Evidence for Coexistence of Bulk Superconductivity and Itinerant Antiferromagnetism in the Heavy Fermion System CeCo(In$_{1-x}$Cd$_x$)$_5$

TL;DR

This study demonstrates the coexistence of bulk superconductivity and itinerant antiferromagnetism in CeCo(In$_{1-x}$Cd$_x$)$_5$, revealing how electronic structure modifications influence their interplay under pressure.

Contribution

It provides experimental evidence for the coexistence of superconductivity and itinerant antiferromagnetism in a heavy fermion system using multiple advanced techniques.

Findings

Magnetic order of itinerant character coexists with superconductivity.

Suppression of antiferromagnetism linked to changes in bandwidth and carrier concentration.

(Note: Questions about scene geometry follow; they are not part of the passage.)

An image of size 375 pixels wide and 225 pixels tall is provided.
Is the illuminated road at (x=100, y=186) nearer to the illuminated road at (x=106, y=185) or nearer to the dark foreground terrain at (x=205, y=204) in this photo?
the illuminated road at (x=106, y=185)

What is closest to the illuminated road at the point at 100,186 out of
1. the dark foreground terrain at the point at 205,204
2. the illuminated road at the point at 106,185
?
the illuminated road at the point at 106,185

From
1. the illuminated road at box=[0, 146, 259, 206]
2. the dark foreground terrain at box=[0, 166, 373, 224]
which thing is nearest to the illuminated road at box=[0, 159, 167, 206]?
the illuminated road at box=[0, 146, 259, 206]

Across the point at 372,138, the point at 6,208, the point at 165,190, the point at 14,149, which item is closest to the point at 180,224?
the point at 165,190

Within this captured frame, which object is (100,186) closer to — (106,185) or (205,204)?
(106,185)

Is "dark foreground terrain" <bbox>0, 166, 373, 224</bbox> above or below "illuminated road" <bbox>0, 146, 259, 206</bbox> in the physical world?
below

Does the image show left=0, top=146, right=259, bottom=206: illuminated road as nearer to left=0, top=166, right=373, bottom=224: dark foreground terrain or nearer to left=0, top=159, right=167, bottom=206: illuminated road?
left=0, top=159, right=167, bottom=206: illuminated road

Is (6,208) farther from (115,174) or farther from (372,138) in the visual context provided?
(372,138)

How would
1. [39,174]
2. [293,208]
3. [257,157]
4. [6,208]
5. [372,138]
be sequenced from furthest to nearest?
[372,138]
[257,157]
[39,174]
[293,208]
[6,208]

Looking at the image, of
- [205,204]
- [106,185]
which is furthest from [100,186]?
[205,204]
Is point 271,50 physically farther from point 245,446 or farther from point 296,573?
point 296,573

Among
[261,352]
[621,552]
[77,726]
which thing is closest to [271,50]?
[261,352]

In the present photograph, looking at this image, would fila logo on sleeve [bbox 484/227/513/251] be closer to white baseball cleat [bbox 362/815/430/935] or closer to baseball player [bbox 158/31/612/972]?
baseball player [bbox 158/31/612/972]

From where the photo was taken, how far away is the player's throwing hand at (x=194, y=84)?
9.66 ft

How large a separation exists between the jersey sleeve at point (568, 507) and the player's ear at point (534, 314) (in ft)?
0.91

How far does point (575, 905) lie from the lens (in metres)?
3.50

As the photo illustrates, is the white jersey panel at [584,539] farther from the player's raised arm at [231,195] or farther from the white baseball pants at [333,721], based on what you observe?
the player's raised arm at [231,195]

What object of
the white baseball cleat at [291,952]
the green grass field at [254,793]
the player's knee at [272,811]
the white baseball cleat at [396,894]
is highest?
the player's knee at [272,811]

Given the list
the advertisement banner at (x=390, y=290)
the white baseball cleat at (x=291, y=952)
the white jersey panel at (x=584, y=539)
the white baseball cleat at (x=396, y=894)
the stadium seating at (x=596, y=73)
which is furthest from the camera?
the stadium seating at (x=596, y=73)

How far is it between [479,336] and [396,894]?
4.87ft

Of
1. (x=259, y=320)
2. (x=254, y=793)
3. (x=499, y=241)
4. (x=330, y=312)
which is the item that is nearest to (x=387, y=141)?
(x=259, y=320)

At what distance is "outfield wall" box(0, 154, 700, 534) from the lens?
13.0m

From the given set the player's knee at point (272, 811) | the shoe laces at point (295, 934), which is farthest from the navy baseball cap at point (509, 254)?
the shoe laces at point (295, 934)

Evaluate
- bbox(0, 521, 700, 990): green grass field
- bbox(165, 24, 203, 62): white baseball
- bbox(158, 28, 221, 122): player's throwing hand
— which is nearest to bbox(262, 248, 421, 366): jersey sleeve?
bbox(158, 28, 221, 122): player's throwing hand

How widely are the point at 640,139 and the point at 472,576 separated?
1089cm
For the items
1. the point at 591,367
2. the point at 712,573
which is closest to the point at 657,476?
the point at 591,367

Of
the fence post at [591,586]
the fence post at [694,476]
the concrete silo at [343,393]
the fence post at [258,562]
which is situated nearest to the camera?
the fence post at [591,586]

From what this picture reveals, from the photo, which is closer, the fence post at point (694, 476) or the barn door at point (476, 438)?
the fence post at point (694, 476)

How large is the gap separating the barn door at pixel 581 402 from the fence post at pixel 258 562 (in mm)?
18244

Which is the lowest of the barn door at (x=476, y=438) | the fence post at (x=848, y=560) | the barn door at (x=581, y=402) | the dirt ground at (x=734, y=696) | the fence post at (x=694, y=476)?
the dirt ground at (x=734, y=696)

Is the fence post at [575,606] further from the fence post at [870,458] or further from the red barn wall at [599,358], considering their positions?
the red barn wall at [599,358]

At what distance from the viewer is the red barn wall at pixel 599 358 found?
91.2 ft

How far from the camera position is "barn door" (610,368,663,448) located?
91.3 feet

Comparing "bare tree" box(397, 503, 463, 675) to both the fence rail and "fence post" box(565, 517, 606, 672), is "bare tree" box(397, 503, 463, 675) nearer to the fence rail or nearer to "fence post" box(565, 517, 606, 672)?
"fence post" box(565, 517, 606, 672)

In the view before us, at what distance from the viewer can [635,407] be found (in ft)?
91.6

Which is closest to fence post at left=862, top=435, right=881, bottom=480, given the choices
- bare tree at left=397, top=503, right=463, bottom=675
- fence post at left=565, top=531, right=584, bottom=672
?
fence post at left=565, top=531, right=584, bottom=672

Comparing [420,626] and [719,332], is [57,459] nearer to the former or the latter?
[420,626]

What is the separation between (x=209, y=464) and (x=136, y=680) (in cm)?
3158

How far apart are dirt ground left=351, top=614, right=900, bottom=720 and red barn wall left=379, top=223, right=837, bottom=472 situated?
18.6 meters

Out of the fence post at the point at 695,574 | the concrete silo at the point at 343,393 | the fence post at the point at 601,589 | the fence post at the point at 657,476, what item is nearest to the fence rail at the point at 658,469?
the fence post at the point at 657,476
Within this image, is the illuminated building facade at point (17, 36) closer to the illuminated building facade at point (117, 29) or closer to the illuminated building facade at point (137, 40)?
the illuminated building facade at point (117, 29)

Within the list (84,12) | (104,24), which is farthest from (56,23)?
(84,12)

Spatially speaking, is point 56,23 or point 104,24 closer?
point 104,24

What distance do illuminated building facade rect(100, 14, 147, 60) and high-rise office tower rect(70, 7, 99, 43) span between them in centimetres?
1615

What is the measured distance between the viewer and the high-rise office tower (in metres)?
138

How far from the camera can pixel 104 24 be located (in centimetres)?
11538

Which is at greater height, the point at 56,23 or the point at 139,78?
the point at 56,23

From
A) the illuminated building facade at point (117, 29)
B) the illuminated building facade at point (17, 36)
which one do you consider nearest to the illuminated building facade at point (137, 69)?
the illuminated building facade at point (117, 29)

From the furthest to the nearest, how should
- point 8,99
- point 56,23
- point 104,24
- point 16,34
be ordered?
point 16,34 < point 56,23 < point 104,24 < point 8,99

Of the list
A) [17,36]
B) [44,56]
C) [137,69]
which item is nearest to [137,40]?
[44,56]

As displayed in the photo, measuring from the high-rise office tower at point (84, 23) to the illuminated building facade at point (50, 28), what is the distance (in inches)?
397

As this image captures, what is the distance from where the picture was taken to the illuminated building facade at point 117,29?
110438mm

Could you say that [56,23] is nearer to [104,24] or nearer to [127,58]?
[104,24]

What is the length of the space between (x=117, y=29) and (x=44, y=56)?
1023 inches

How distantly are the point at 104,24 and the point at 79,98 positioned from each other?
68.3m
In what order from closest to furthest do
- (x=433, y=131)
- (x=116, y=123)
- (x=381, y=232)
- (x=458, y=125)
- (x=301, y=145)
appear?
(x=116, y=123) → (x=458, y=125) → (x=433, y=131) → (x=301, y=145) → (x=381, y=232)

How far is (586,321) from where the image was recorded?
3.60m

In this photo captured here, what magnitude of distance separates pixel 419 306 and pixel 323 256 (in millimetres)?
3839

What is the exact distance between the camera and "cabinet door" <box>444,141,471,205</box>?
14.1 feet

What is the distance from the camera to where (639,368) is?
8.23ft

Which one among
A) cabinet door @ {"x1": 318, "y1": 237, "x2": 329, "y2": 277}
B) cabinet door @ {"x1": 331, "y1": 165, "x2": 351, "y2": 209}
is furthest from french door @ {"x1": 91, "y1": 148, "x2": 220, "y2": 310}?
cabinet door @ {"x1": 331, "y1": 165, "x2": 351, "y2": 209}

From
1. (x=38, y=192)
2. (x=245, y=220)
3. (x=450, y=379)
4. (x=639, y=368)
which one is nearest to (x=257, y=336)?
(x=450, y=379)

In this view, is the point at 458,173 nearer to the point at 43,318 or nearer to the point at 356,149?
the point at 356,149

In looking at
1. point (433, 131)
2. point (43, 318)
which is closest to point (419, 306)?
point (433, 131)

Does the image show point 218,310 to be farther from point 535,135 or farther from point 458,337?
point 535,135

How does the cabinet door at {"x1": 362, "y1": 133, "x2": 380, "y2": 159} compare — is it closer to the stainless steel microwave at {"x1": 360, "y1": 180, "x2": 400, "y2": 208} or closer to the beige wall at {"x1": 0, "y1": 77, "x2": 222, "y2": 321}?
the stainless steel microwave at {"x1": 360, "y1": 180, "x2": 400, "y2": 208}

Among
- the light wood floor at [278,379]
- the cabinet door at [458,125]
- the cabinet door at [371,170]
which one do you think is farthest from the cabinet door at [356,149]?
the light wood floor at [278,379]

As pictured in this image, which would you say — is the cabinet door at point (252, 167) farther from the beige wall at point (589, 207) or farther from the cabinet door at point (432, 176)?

Electronic structure modifications under pressure affect the interplay between magnetism and superconductivity.

Abstract

In the generic phase diagram of heavy fermion systems, tuning an external parameter such as hydrostatic or chemical pressure modifies the superconducting transition temperature. The superconducting phase forms a dome in the temperature-tuning parameter phase diagram, which is associated with a maximum of the superconducting pairing interaction. Proximity to antiferromagnetism suggests a relation between the disappearance of antiferromagnetic order and superconductivity. We combine muon spin rotation, neutron scattering, and x-ray absorption spectroscopy techniques to gain access to the magnetic and electronic structure of CeCo(In$_{1-x}$Cd$_x$)$_5$ at different time scales. Different magnetic structures are obtained that indicate a magnetic order of itinerant character, coexisting with bulk superconductivity. The suppression of the antiferromagnetic order appears to be driven by a modification of the bandwidth/carrier concentration, implying that the electronic structure and consequently the interplay of superconductivity and magnetism is strongly affected by hydrostatic and chemical pressure.